To give you the long answer short, Google Analytics is an analytics tool. It lets you collect and analyze data about the sources of traffic and user behavior on your websites and the sections or landing pages on them.
Google Taga Manager is a tagging tool. It doesn’t store any data, it just lets you deploy cookie banners, ad pixels, and analytics tools on your website without needing the help of your website’s developers.
Let’s take a deeper look at each of these two tools to help you understand the difference between them. In this article, we will also address some of the most common questions about Google Analytics vs. Google Tag Manager.
What is Google Analytics?
Google Analytics is a web analytics service that allows you to collect data about users’ interactions with your website and gain insights into what makes users stay or leave.
Google Analytics helps ad buyers, marketers, and website owners understand where users are coming from on their sites, how they explore and navigate those sites, and what content they engage with most.
Google’s analytics service offers a set of ready-made reports grouped into collections and topics. You can also create custom reports and explorations with the collected data to gain custom insights that aren’t available to everyone by default.
What you can do in Google Analytics:
- Collect data about the traffic sources and users’ behavior on your website
- Look at reports about the acquisition, engagement, monetization, and retention of the visitors on your website
- Understand the demographics and technographics of the visitors on your website
- View reports and explorations to uncover insights and trends
What Is Google Tag Manager?
Google Tag Manager is a tag management system (TMS). Essentially, it’s a tool that allows non-developers to insert and manage third-party scripts in websites.

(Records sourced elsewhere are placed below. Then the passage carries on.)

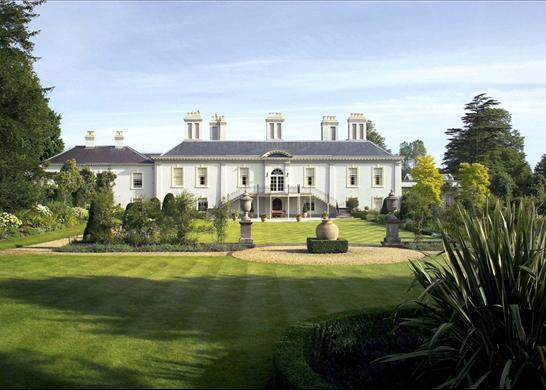 historic manor house in dorset uk homes of the rich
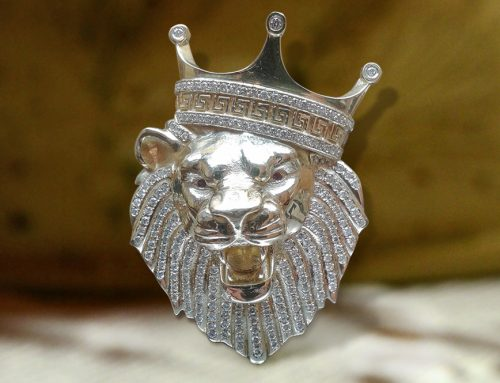 Iced out Crown Lion Head Pendant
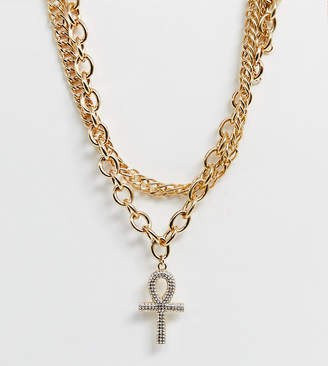Liars & Lovers gold chunky multi layer necklace with cross detail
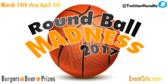 Round Ball Madness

These scripts are usually intended for advertising and analytics purposes. Some of the most common ones are retargeting pixels for Google Ads and Facebook Ads, as well as the code snippets for analytics services like Google Ads or Microsoft Clarity.
Google Tag Manager offers more than just the ability to insert code snippets, called tags, into your website. You can configure complex business logic, called triggers, so that these code snippets are fired only when needed.
For example, you can configure your Google Analytics and Microsoft Clarity tags to fire on every page, while limiting the firing of your Google Ads and Facebook Ads pixels only to the landing pages where you need them.
This logic can be based on a number of events, such as a page view, the loading of the DOM or the loading of the window, user interactions (clicks, scrolls, YouTube video plays, form submission), as well as custom data layer events and state changes.
What you can do in Google Tag Manager:
- Add tags to your website
- Create triggers to fire tags based on specific rules
- Pass on data from JavaScript variables to your ad pixels and analytics tools
- Read and write to the client-side data layer
Questions & Answers
Does Google Tag Manager Replace Google Analytics?
No, Google Tag Manager can’t replace Google Analytics.
Google Tag Manager is a Tag Management System (TMS). So if you have it installed on your website, you can use it to deploy Google Analytics and any other ad pixels or analytics tools you need.
Can You Install Google Analytics Without Google Tag Manager?
Yes, you can install Google Analytics without Google Tag Manager.
Google Tag Manager is just one of the ways to install Google Analytics. If you don’t want to use it, you don’t have to. You can also implement the code snippet for Google Analytics directly into your website’s source code.
Can You Configure Goals and Conversions in Google Tag Manager?
No, you can’t configure goals and conversions in Google Tag Manager. Goals and conversions are configured in Google Analytics based on the events that you’ve collected from your website in the tool.
When it comes to goals and conversions, it doesn’t matter if you’ve installed Google Analytics on your website manually or via Google Tag Manager because they have nothing to do with the method of installation of the tool.
Can You Have Google Analytics and Google Tag Manager on the Same Page?
Normally, you would deploy Google Analytics through your Google Tag Manager container.
However, in rare cases, the Google Tag Manager container snippet and the Google Analytics measurement tag may be implemented separately on the same page.
In such a case, your Google Analytics tracking won’t break if you also implement the Google Tag Manager container code snippet on the same page—and vice versa.